The English sculptor Antony Gormley's work, entitled Firmament is a single 'expanded field' sculpture constructed from 1019 steel balls held in the space by 1770 steel elements of different lengths, welded together to create a non-regular, polygonal structure whose form dissolves and resolves in space.

Called A VARIETY OF CULTURES  by Scottish artist and poet Alec Finlay, this work was created for Jupiter Artland and is an essay in eco-poetics - it will grow, season by season. It consists of an orchard of native apple and plum varieties with the addition of oak ladders. Placed near the trees, which are still young, the measure of the ladders anticipates the eventual extent the pruned canopies will fill – when they do, visitors will be able to climb into the blossom, leaves and fruit.

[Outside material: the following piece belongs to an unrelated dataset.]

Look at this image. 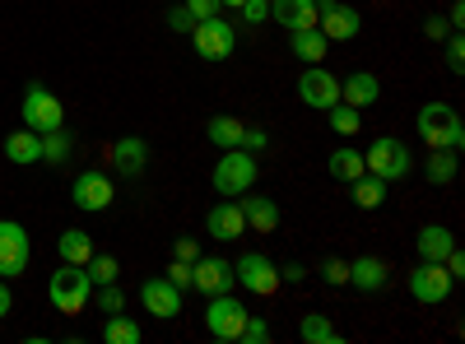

I love how it is simple, aesthetic and also measures time in a way that is interactive and engages so directly with the earth. Brilliant.

Stone House Bonnington, by artist and sculptor Andy Goldsworthy, is a structure built in Basalt stone (found 2 miles from the site) around an unearthed groundplane of bedrock stone beneath the existing landscape. Andy Goldsworthy produces site-specific sculpture and land art set in natural and rural settings. His art involves natural and found objects to create temporary and permanent sculptures that reflect the character of their environment. He is well known for his ephemeral pieces which are made from natural materials such as snow, ice, wood, flowers, leaves, sand, mud and twigs.

Stone Coppice is also a work by site specific sculptor Andy Goldsworthy. Here the artist engages with a what is known as a copse or coppice, which grouping of trees which have held seeded by throwing off shoots below ground to create a density. With this temporal piece, the artist has placed large boulders between the trunks, creating a tension between the two materials, the lightness of the trees juxtaposed with the weight/ volume of the boulders... and with time the trees will grown around them and the stone will eventually push into and grow with and into the tree trunks.

and with time the trees will grown around them and the stone will eventually push into and grow with and into the tree trunks.